Apenas para fins de contraste, lembremos que essa oposição muda de sentido a partir do século 18, quando se organiza uma sociedade de mercado, a sociedade civil-capitalista, que, de um lado, procura funcionar sem a intervenção do Estado, mas, de outro, dele necessita para poder se instalar e liquidar a dispersão da propriedade feudal, assegurar a paz nas zonas de fronteira e assim por diante.
Quando somente se atenta para o seu funcionamento estrutural, como ela se repõe por seus próprios meios, essa intervenção parece consistir numa ingerência a ser evitada. Daí a proposta do Estado mínimo, sendo que a tessitura dos vícios privados haveria de gerar virtudes públicas.
No entanto a instalação do modo de produção capitalista nesta ou naquela região -na França, na Inglaterra ou nos EUA e assim por diante- necessita de políticas públicas capazes de, no mínimo, assegurar a melhor concorrência entre os adversários. Daí a necessidade de uma intervenção constante e adequada do Estado distribuindo "justiça" e vantagens.

Apropriação fugaz
Desaparece assim aquela simples oposição entre atividades econômicas privadas, exercidas no domínio ou na grande propriedade, e a vida pública, desenvolvida aos olhos de todos. Essa polaridade se firma ou se desfaz segundo a própria luta política.

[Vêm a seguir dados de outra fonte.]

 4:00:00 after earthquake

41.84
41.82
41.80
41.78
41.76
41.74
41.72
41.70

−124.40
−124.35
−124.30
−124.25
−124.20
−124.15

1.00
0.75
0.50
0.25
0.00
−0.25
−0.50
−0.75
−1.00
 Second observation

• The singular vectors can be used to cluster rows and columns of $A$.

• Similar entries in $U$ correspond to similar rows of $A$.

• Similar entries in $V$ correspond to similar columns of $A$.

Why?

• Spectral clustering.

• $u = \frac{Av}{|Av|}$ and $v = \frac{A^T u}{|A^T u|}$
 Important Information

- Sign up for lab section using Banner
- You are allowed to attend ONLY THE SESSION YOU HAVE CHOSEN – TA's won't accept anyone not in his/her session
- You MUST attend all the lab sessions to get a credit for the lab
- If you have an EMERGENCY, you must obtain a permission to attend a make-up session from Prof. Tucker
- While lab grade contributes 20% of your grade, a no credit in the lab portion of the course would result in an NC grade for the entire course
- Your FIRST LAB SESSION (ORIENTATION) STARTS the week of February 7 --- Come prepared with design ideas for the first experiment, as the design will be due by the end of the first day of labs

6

Parece-me evidente que, nas atuais formas de capitalismo, infiltradas pelo curso das informações e pelo monopólio das invenções tecnológicas, essa oposição entre público e privado muitas vezes se resolve em modos fugazes de apropriação, de posse, de algo que se mostra antes de tudo como coletivo, mas que, sendo escasso, precisa ser reservado como meu ou teu.

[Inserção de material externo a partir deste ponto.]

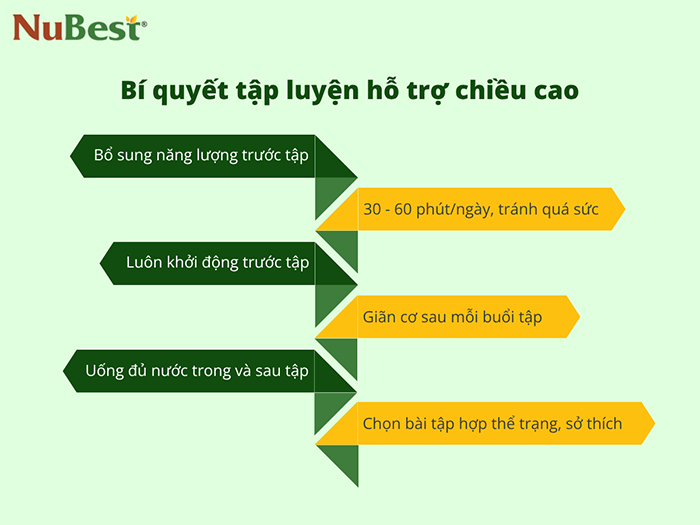 NuBest®

Bí quyết tập luyện hỗ trợ chiều cao

Bổ sung năng lượng trước tập

30 - 60 phút/ngày, tránh quá sức

Luôn khởi động trước tập

Giãn cơ sau mỗi buổi tập

Uống đủ nước trong và sau tập

Chọn bài tập hợp thể trạng, sở thích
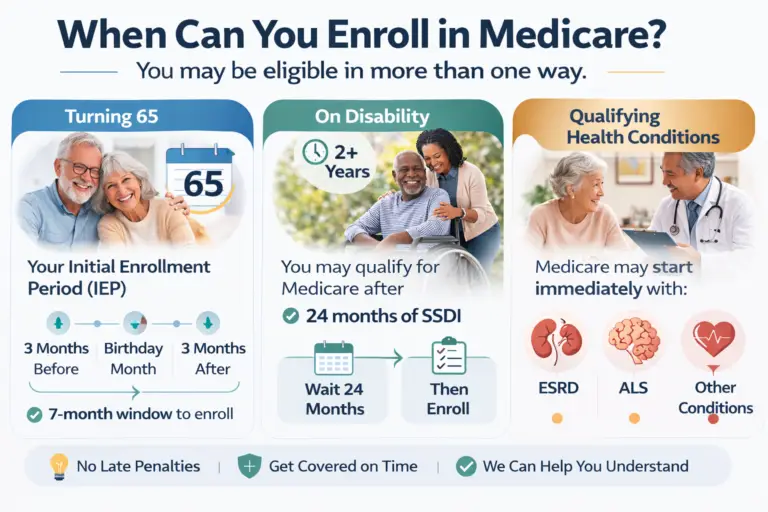 When Can You Enroll in Medicare?

You may be eligible in more than one way.

Turning 65

65

Your Initial Enrollment Period (IEP)

3 Months Before

Birthday Month

3 Months After

7-month window to enroll

On Disability

2+ Years

You may qualify for Medicare after

24 months of SSDI

Wait 24 Months

Then Enroll

Qualifying Health Conditions

Medicare may start immediately with:

ESRD

ALS

Other Conditions

No Late Penalties | Get Covered on Time | We Can Help You Understand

Desenha formas de poder que se ancoram na posse de recursos de várias ordens. A influência política, por exemplo, assegura a particularização da rua, da praça e de um serviço público. A compra de um bom computador ou de uma linha na internet permite a cada instante que nem a empresa nem a posse individual estejam isentas de agressões de terceiros: os programas são copiados, os discos, pirateados (ou transformados em "genéricos", como uma vez me disse um gaiato), o fluxo da informação, interrompido pelo vírus e até mesmo o curso do poder, bloqueado pelo terror.

Petrobras
Não há, pois, como evitar o exame caso a caso de por onde passa a linha separando o público e o privado e que tipo de linha está sendo traçada, por quais e sob quais interesses. Daí a pergunta sobre um caso candente: em que medida uma empresa estatal como a Petrobras é pública? Em que medida ela é do povo? Convém lembrar desde logo que funciona como uma empresa capitalista qualquer, de capital aberto, pois vende ações na Bolsa e distribui dividendos, seus lucros dependendo, de um lado, do preço internacional do petróleo, de outro, de uma tecnologia que combina elementos nacionais e internacionais.

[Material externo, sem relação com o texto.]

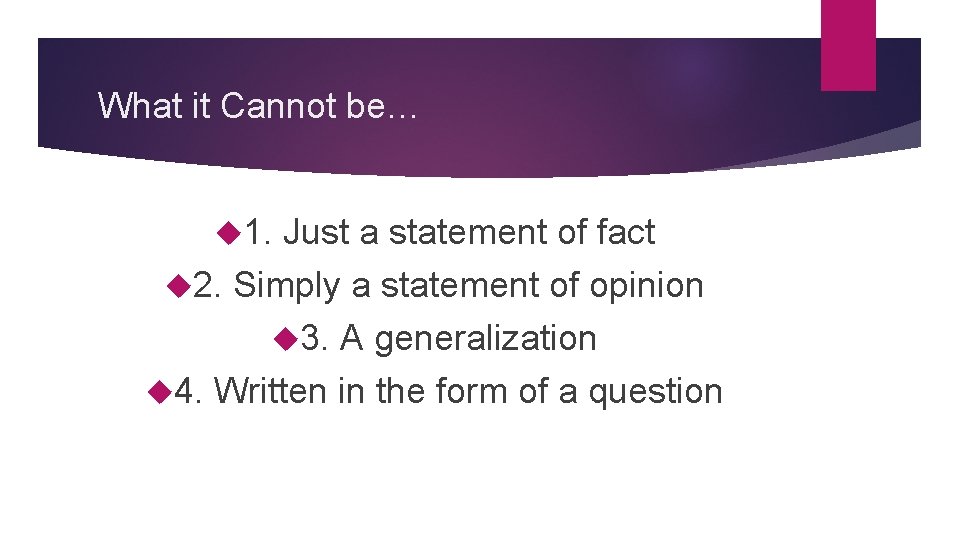 What it Cannot be…

1. Just a statement of fact

2. Simply a statement of opinion

3. A generalization

4. Written in the form of a question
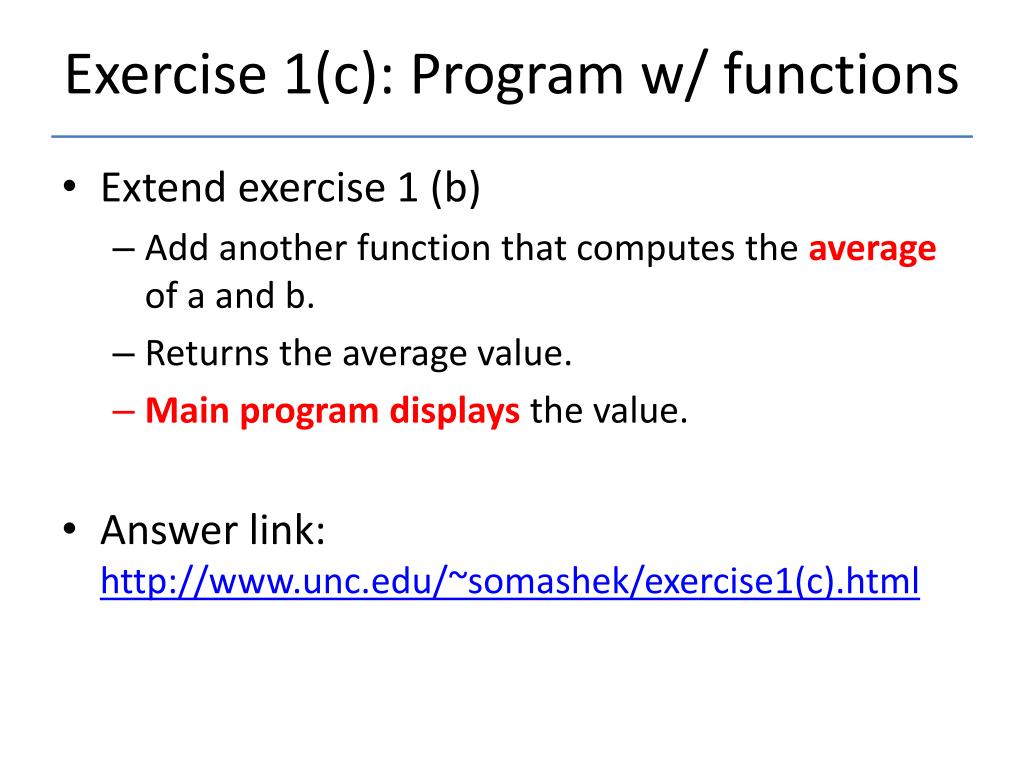 Exercise 1(c): Program w/ functions

• Extend exercise 1 (b)
  – Add another function that computes the average of a and b.
  – Returns the average value.
  – Main program displays the value.

• Answer link: http://www.unc.edu/~somashek/exercise1(c).html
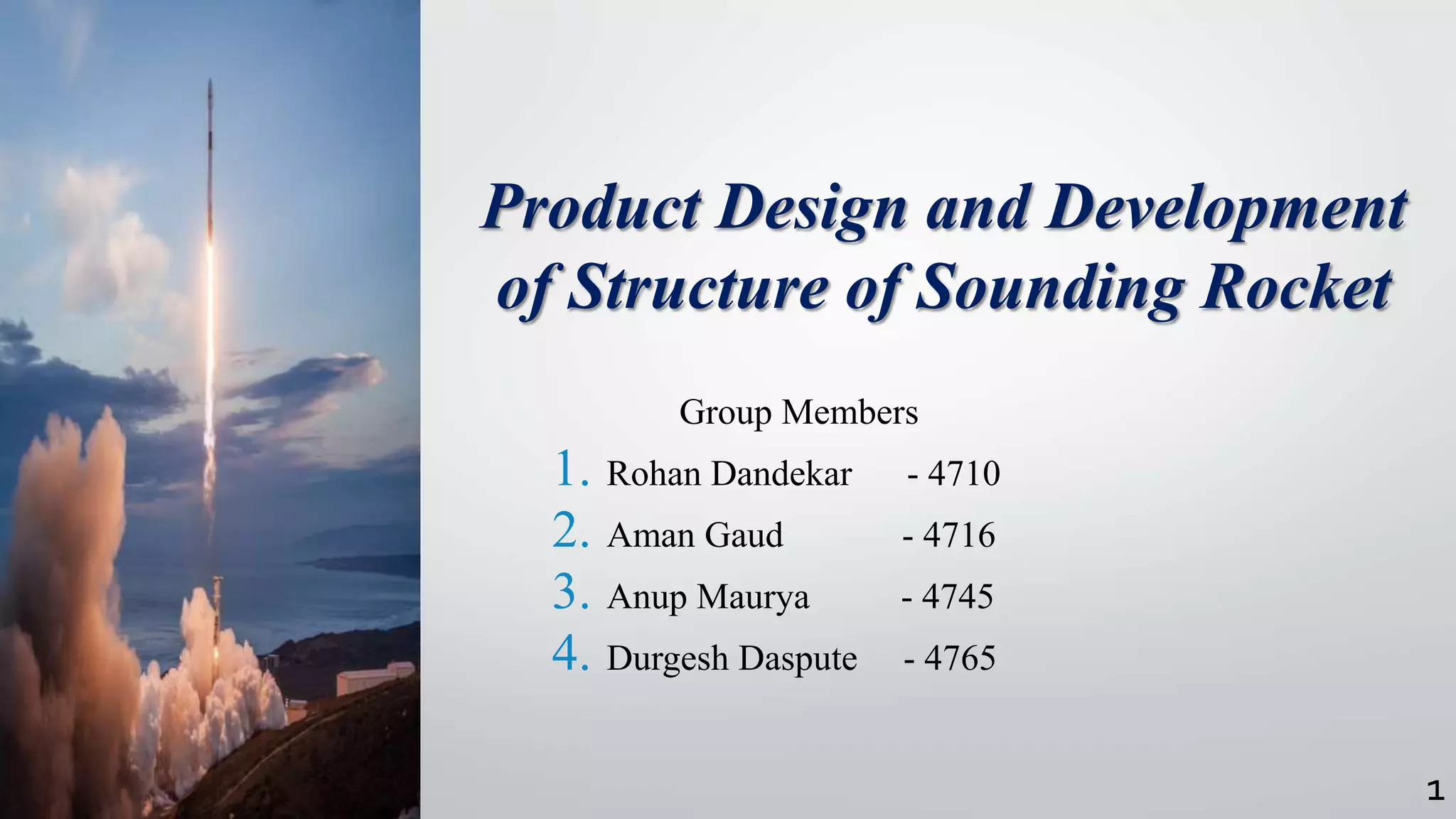 Product Design and Development of Structure of Sounding Rocket

Group Members

1. Rohan Dandekar - 4710
2. Aman Gaud - 4716
3. Anup Maurya - 4745
4. Durgesh Daspute - 4765

1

A sobrevivência de uma empresa como a Petrobras está intimamente ligada à tecnociência moderna, essa mistura de ciência pura, ciência aplicada e capacidade de desenvolvimento tecnológico -por conseguinte, de um processo coletivo que aqui e ali se particulariza, mas ganha noutras partes dimensões coletivas.
Nesse fluxo a Petrobras se torna pública ou privada conforme suas partes e instâncias passam a ser controladas por um poder que venha do povo, cuja universalidade não seja destruída pelos particularismos dos grupos de qualquer tipo. Pouco importa, então, qual venha a ser seu estatuto jurídico, estatal ou não, desde que esteja sistematicamente controlada por instituições representativas da opinião pública.
Por certo essas instituições são atravessadas por dissidências, mas nunca devem estar sob o tacão de um grupo ideológico que imprime a elas a marca de seus preconceitos e, às vezes, de suas esperanças antigas.


JOSÉ ARTHUR GIANNOTTI é professor emérito na Faculdade de Filosofia, Letras e Ciências Humanas da USP e coordenador da área de filosofia do Cebrap (Centro Brasileiro de Análise e Planejamento). Escreve na seção "Autores".